▶ Problem details: Please rewrite the listing from the line containing "What is the distance spanning" through the end of the listing, both ends included, and switch "concrete curb" to "stone curb" while leaving everything else unchanged.

-- BEGIN --

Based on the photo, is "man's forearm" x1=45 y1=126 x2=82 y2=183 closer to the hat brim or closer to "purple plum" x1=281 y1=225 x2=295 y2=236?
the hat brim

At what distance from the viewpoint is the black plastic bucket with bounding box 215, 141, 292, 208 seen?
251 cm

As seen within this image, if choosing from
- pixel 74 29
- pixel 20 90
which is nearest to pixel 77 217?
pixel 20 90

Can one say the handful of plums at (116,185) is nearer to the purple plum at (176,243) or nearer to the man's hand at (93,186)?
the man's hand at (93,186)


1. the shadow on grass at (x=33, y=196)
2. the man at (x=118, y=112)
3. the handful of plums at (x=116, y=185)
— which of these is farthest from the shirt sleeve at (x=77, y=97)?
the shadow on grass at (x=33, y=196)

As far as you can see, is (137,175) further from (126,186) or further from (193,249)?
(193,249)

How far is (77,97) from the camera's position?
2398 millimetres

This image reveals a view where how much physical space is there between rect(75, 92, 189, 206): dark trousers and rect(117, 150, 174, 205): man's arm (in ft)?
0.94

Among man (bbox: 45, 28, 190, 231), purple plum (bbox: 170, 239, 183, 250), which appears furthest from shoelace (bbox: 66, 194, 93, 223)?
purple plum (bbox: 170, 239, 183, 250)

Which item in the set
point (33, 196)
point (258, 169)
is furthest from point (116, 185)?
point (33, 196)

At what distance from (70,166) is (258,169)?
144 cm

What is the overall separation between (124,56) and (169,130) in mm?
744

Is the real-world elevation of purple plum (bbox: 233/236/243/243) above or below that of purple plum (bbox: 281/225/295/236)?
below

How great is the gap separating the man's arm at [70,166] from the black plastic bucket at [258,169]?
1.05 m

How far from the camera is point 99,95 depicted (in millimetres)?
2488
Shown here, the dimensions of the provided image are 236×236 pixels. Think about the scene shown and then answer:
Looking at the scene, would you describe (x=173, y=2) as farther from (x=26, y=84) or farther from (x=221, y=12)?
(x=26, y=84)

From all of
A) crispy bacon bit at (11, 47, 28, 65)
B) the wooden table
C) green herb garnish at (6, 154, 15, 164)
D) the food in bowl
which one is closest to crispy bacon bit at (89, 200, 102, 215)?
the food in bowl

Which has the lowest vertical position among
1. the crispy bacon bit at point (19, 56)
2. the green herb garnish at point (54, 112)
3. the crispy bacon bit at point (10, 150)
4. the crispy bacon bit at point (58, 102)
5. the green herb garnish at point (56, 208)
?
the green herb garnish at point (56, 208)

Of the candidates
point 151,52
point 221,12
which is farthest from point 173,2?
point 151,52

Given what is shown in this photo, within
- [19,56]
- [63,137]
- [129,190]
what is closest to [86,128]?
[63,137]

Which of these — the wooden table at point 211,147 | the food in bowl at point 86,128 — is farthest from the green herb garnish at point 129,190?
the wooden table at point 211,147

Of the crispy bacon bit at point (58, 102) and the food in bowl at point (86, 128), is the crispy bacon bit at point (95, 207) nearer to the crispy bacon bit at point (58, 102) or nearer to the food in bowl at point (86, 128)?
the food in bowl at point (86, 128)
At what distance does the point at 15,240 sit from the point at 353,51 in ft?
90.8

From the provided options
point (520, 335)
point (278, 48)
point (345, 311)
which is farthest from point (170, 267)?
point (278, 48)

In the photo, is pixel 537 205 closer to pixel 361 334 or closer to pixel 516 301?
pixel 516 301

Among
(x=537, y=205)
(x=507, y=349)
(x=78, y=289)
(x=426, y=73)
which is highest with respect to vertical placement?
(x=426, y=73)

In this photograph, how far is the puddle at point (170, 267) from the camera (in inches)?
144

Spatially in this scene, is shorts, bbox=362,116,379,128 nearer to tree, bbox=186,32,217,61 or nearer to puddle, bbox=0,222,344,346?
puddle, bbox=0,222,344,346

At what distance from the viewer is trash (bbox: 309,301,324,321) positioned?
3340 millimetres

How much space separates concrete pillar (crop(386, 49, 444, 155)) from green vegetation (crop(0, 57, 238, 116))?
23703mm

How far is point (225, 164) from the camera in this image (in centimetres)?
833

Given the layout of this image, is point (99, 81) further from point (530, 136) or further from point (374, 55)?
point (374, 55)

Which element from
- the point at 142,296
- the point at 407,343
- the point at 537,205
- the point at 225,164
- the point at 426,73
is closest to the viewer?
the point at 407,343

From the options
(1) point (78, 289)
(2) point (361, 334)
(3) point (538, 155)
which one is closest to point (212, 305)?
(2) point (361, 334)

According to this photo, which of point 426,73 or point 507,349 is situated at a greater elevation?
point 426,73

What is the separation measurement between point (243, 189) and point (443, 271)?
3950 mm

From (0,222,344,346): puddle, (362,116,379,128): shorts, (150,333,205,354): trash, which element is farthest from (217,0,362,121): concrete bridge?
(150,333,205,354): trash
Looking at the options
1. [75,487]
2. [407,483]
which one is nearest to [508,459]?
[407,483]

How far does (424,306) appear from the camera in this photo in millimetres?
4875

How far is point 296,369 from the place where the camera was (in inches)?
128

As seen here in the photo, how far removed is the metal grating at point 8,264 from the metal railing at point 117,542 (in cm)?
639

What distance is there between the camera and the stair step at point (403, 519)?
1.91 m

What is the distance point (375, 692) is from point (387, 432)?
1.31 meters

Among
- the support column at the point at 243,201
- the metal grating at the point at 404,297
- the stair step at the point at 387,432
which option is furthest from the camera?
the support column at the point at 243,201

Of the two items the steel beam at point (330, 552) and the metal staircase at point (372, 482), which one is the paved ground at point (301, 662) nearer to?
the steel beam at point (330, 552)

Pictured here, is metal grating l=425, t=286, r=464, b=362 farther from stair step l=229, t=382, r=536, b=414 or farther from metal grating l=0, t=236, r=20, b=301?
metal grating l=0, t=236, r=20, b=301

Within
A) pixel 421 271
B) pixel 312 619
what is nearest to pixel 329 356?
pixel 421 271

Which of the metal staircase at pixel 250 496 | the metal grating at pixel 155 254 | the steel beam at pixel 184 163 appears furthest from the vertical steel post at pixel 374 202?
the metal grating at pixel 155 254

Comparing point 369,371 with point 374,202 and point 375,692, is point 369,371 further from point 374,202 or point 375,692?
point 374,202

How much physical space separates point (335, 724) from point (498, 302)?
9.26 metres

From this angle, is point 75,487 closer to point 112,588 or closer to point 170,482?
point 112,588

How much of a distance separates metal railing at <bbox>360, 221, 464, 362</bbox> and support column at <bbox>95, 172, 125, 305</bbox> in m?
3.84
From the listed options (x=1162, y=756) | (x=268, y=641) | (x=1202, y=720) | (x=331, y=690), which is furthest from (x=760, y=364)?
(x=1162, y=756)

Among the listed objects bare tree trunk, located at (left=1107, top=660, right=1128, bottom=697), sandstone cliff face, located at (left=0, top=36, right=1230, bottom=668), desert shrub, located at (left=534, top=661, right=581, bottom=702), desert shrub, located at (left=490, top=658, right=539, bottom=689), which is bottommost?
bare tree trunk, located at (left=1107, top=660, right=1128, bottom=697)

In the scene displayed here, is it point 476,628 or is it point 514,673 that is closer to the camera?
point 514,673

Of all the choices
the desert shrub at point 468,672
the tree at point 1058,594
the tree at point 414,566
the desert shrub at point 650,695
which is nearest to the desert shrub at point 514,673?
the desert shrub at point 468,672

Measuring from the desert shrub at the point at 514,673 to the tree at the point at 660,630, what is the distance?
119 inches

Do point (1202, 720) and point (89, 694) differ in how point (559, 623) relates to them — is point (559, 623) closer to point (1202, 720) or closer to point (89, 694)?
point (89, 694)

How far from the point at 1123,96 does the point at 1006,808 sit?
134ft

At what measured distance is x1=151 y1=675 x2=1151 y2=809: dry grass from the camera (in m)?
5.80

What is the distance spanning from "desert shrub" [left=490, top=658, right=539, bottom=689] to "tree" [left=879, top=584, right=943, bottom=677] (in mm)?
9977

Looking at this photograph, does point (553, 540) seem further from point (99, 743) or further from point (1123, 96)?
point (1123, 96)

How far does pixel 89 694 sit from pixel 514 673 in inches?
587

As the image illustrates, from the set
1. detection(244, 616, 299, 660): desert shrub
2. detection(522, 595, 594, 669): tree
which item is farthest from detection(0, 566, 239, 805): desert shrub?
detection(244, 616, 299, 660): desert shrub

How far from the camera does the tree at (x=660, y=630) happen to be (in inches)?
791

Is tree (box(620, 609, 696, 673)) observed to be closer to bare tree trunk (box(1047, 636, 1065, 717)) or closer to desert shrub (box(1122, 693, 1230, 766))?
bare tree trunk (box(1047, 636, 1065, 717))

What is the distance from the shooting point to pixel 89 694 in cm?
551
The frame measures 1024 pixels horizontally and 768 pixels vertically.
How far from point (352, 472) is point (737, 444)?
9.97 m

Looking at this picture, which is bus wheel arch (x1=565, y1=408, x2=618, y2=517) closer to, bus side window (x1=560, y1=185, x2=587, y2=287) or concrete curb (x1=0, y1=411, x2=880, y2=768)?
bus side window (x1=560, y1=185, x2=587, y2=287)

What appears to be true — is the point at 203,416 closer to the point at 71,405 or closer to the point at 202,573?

-- END --

▶ The response:
What is the distance spanning from "desert shrub" [left=490, top=658, right=539, bottom=689] to "tree" [left=879, top=584, right=943, bottom=677] (in mm)?
9977

Looking at this photograph, does point (553, 540) seem further from point (99, 743) or further from point (1123, 96)?
point (1123, 96)

How far does pixel 89 694 sit from pixel 514 673 in inches?
587

As the image illustrates, from the set
1. detection(244, 616, 299, 660): desert shrub
2. detection(522, 595, 594, 669): tree
which item is farthest from detection(0, 566, 239, 805): desert shrub?
detection(244, 616, 299, 660): desert shrub

How far from the camera does the tree at (x=660, y=630) happen to be (in inches)?
791

Is tree (box(620, 609, 696, 673)) observed to be closer to bare tree trunk (box(1047, 636, 1065, 717)) or closer to desert shrub (box(1122, 693, 1230, 766))?
bare tree trunk (box(1047, 636, 1065, 717))

What is the distance from the shooting point to pixel 89 694 in cm?
551
The frame measures 1024 pixels horizontally and 768 pixels vertically.
How far from point (352, 472) is point (737, 444)?
9.97 m

Looking at this picture, which is bus wheel arch (x1=565, y1=408, x2=618, y2=517) closer to, bus side window (x1=560, y1=185, x2=587, y2=287) or stone curb (x1=0, y1=411, x2=880, y2=768)?
bus side window (x1=560, y1=185, x2=587, y2=287)

What appears to be true — is the point at 203,416 closer to the point at 71,405 or closer to the point at 202,573?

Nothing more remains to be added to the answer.